Following that claim, the authors proceed to delineate the six most common errors their research produced that  contribute to this outcome: 1) Assuming that high potentials are highly engaged; 2)Equating current high performance with future potential; 3)Delegating down the management of top talent; 4) Sheilding rising stars from early derailment; 5) Expecting star employees to share the pain, and; 6) Failing to link your stars to your corporate strategy.

That last mistake (not creating links between key people and strategy) is also the basis for three of the 10 core set of best practices  the article goes on to define for identifying and managing key talent.  It is likewise reflective of the central philosophy VisionLink espouses relative the development of World Class Compensation.  Creating great rewards strategies does not begin with a discussion of compensation.  It begins with a discussion of vision, strategy, roles and expectations.  Rewards should be an extension of that train of thought.

Here are three of the best practices identified in the article, and VisionLink’s observations about each.

  • Create individual development plans; link personal objectives to the company’s plans for growth, rather than to generic competency models.
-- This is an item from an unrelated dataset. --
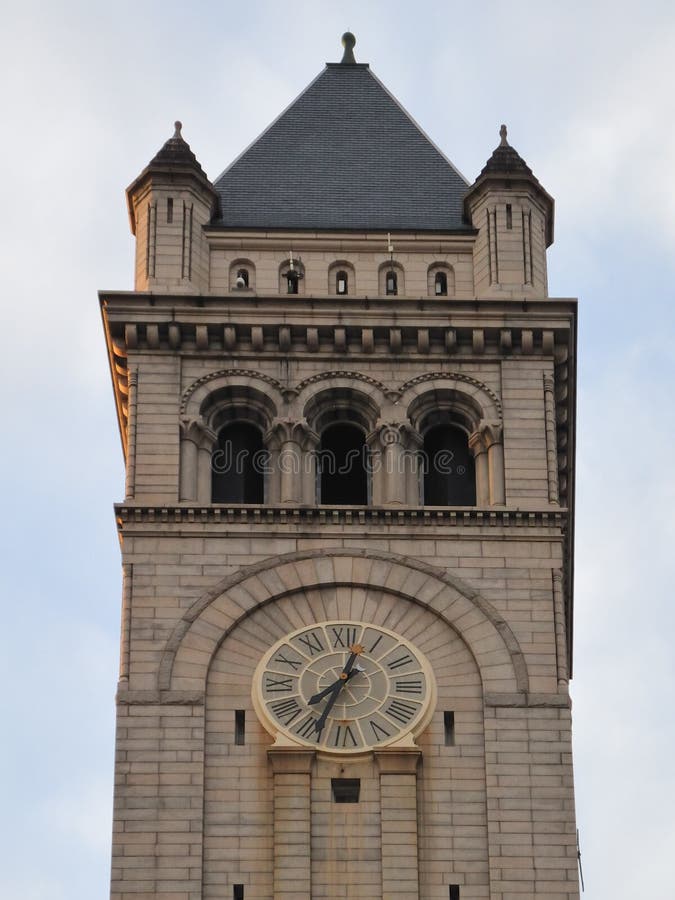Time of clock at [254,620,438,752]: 7:33
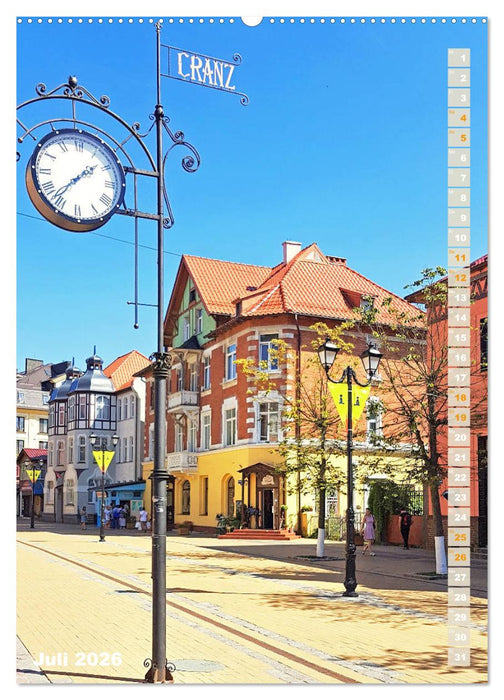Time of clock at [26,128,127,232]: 1:36
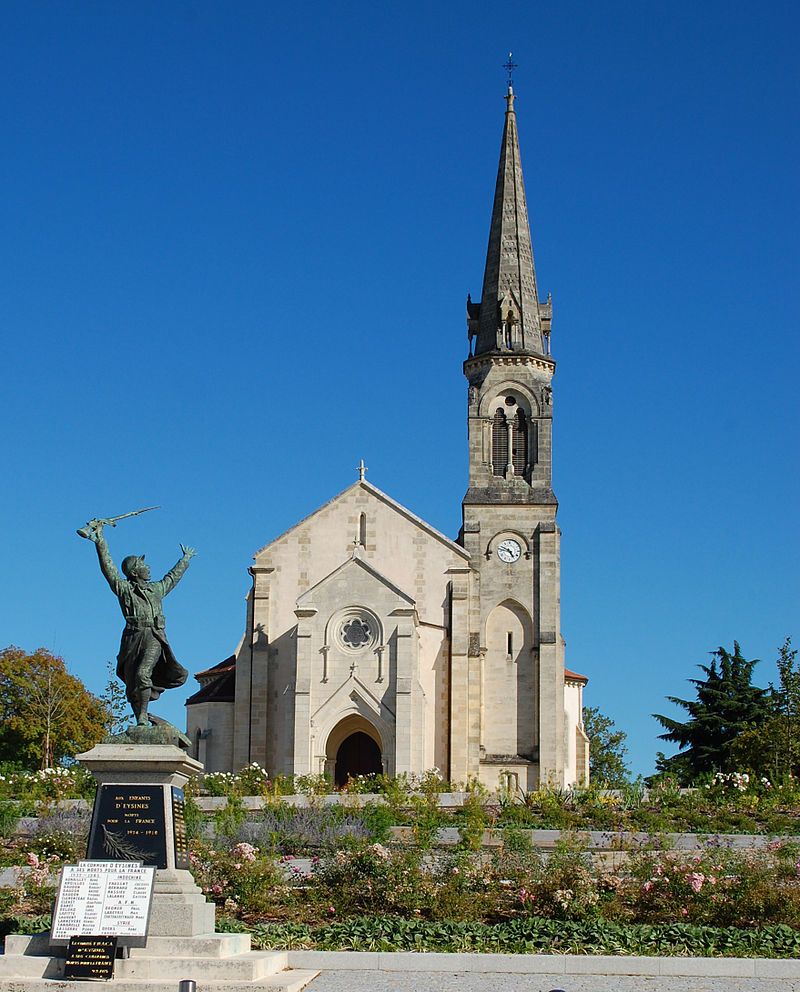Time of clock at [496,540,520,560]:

    VisionLink Observation: Compensation in high performing organizations is one of the tools that forges this link and advances a unified financial vision for growing the business.  Employees will understand this connection (between personal objectives and the company’s growth plans)  if they feel a sense of partnership in their business relationship–financially (through pay) and otherwise.
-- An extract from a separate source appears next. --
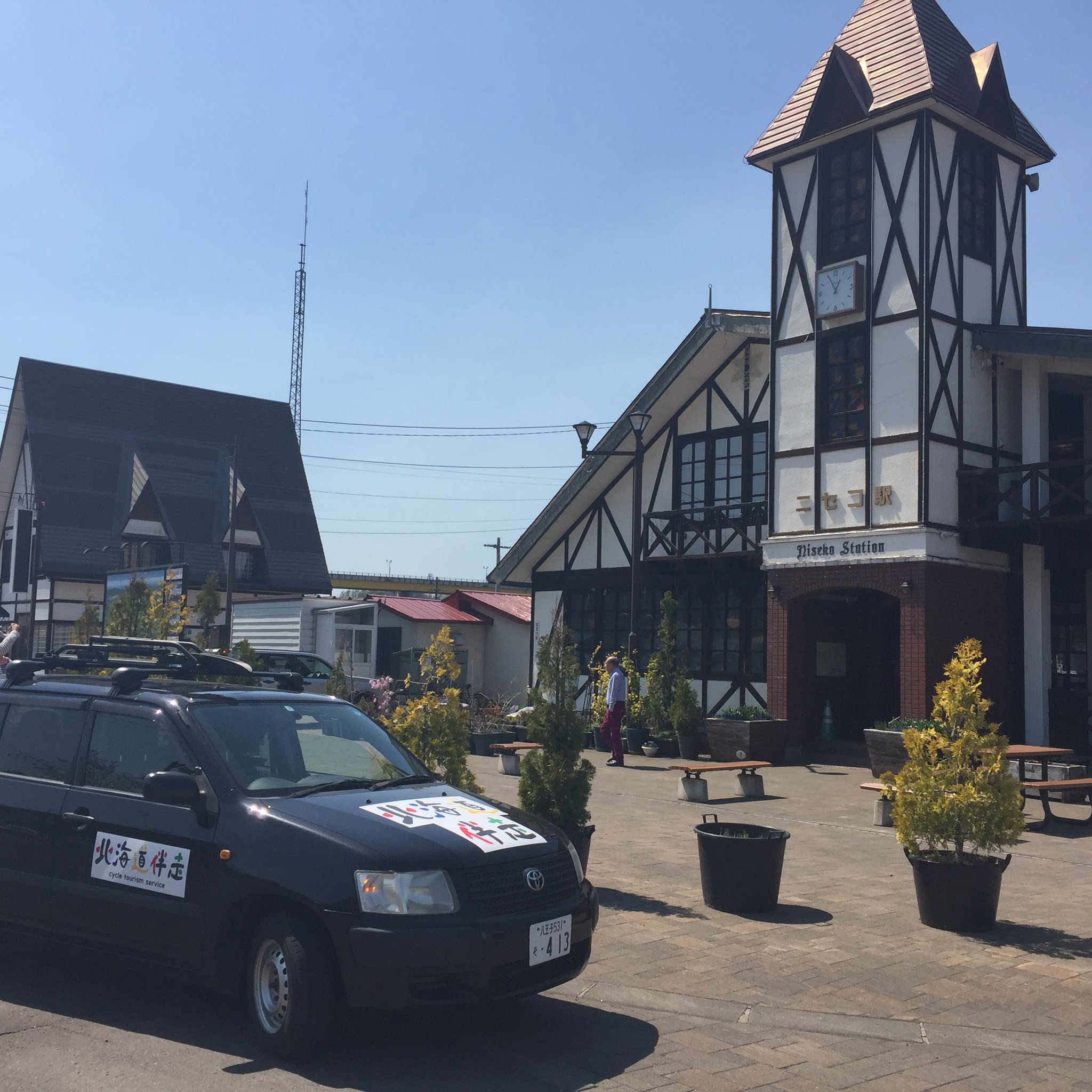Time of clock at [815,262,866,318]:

  • Reevaluate top talent annually for possible changes in ability, engagement, and aspiration levels.

    VisionLink Observation: Performance is not static and pay for performance isn’t either.  A compensation philosophy should clearly define what a company will “pay” for and practices must bring that philosophy to life.  Evaluation tools should be employed at least annually to assess engagement and aspiration levels to determine the level of alignment that is taking place.

  • Offer significantly differentiated compensation and recognition to star employees.

    VisionLink Observation: This is the basis of a pay for performance philosophy and the heart of world-class compensation.  Star companies are fueled by star employees. If the business is performing above the market, premier talent will know that, and will expect to be paid accordingly.  If star performance isn’t being achieved, review the previous bullet point.

As companies begin to emerge from the deep sleep imposed by the recent economic slump, they would do well to make sure they are avoiding the mistakes Jean Martin and Conrad Schmidt have identified.  Equally, they should ensure they are well poised to employ the critical components of a world class talent-development program.